WRITTEN INSTRUCTION — Convert the material, starting at the line that contains "Of the available" and ending with the last line of the material, into a JSON list of strings with one string per line and blank lines omitted.

INPUT ROWS —
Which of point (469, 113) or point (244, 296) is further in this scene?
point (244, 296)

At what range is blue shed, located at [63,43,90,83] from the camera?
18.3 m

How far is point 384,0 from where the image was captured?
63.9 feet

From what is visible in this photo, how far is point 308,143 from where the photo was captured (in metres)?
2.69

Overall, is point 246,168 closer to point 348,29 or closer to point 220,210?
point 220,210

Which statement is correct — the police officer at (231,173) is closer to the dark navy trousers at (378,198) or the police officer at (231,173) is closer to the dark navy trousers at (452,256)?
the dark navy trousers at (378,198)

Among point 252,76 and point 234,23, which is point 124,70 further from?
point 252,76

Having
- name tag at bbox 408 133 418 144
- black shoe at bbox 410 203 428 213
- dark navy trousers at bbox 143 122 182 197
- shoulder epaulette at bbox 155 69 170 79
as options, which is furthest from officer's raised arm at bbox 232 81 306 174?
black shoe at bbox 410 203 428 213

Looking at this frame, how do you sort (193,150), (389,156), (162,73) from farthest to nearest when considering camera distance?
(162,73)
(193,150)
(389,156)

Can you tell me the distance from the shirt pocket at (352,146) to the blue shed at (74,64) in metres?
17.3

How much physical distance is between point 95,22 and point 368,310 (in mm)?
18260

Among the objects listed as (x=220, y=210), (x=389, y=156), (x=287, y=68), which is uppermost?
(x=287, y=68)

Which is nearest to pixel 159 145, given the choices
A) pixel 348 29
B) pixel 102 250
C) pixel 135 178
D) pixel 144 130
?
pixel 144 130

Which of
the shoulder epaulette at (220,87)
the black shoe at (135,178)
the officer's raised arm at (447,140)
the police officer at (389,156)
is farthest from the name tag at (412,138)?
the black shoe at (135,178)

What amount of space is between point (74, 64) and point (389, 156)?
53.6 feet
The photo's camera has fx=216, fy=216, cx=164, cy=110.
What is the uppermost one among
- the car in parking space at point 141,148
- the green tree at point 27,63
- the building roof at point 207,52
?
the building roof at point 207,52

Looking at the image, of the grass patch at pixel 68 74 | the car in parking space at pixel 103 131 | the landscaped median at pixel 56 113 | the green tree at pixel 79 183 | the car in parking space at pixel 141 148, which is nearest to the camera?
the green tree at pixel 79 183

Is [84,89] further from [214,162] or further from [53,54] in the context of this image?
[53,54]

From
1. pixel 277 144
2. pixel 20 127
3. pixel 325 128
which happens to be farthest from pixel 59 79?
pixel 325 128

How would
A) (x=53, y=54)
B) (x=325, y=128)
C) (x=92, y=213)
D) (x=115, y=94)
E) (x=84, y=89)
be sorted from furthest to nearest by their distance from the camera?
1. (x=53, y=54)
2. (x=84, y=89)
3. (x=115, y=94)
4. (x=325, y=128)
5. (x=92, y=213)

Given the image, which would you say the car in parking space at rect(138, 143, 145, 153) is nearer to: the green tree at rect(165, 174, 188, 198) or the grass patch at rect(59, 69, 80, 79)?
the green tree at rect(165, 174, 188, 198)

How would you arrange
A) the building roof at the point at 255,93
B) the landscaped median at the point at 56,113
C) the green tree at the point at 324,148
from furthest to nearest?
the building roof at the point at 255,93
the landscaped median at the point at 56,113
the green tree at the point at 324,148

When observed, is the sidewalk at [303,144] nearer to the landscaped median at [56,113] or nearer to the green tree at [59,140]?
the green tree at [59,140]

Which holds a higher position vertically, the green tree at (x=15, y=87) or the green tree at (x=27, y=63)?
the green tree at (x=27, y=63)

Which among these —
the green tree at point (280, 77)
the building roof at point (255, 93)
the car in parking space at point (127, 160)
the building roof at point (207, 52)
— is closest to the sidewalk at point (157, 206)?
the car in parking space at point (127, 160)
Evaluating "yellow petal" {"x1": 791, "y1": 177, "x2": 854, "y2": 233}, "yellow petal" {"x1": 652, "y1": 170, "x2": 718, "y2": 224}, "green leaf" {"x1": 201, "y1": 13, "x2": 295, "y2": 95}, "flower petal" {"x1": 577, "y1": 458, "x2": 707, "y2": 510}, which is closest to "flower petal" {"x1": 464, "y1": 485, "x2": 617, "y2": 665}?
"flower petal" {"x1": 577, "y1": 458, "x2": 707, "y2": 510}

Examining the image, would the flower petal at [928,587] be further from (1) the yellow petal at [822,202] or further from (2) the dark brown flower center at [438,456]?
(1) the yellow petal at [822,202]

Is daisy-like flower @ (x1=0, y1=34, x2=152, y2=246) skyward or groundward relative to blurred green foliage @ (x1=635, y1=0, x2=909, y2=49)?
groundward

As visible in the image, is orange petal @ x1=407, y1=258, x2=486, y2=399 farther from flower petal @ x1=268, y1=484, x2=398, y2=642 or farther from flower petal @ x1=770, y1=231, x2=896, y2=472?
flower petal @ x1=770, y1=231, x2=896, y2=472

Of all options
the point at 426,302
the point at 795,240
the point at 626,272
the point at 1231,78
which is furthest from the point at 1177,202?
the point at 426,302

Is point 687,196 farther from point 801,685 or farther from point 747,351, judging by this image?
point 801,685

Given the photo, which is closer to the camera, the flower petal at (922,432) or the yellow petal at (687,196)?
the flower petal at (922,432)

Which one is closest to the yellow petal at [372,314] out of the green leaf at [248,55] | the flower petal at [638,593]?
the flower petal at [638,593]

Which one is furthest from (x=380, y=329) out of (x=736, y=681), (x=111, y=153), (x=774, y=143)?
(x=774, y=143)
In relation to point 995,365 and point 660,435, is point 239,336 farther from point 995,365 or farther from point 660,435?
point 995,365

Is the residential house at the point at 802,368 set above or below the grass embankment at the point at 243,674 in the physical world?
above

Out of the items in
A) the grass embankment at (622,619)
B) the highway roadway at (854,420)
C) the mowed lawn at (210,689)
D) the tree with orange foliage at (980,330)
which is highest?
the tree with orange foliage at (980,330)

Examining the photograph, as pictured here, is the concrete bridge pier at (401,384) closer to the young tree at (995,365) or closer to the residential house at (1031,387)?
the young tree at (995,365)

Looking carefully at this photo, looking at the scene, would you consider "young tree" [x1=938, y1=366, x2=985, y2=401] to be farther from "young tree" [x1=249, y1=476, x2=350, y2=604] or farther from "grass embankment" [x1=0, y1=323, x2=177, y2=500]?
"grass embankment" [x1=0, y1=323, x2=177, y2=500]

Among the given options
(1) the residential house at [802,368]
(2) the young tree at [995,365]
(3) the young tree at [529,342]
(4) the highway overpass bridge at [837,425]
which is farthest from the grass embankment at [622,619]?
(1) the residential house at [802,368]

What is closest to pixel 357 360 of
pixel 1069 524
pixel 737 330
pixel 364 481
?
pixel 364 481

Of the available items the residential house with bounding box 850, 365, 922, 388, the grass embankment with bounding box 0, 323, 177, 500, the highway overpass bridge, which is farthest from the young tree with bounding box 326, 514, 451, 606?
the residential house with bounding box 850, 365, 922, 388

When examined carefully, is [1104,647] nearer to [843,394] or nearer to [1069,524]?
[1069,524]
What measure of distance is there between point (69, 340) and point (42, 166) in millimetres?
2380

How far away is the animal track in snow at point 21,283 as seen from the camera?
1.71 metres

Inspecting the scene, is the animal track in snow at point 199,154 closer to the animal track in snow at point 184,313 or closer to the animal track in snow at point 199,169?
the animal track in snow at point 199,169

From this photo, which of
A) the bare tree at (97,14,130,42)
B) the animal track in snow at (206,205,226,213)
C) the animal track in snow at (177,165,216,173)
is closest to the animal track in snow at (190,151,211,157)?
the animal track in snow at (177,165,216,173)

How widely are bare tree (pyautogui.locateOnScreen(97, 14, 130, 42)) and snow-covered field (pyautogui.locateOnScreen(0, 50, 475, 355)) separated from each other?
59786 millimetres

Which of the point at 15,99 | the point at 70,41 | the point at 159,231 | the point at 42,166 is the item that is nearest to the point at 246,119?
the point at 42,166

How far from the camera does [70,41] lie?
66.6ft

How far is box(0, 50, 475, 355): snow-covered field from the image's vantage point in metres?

THE RESULT —
[
  "Of the available items the residential house with bounding box 850, 365, 922, 388, the grass embankment with bounding box 0, 323, 177, 500, the highway overpass bridge, which is farthest from the young tree with bounding box 326, 514, 451, 606?",
  "the residential house with bounding box 850, 365, 922, 388",
  "When examined carefully, is [1104,647] nearer to [843,394] or nearer to [1069,524]?",
  "[1069,524]",
  "What measure of distance is there between point (69, 340) and point (42, 166) in millimetres?",
  "2380",
  "How far away is the animal track in snow at point 21,283 as seen from the camera?",
  "1.71 metres",
  "Inspecting the scene, is the animal track in snow at point 199,154 closer to the animal track in snow at point 184,313 or closer to the animal track in snow at point 199,169?",
  "the animal track in snow at point 199,169",
  "From this photo, which of",
  "A) the bare tree at (97,14,130,42)",
  "B) the animal track in snow at (206,205,226,213)",
  "C) the animal track in snow at (177,165,216,173)",
  "is closest to the animal track in snow at (190,151,211,157)?",
  "the animal track in snow at (177,165,216,173)",
  "How widely are bare tree (pyautogui.locateOnScreen(97, 14, 130, 42)) and snow-covered field (pyautogui.locateOnScreen(0, 50, 475, 355)) separated from each other?",
  "59786 millimetres",
  "Which of the point at 15,99 | the point at 70,41 | the point at 159,231 | the point at 42,166 is the item that is nearest to the point at 246,119?",
  "the point at 42,166",
  "How far from the camera does [70,41] lie?",
  "66.6ft",
  "How far is box(0, 50, 475, 355): snow-covered field from the image's vantage point in metres?"
]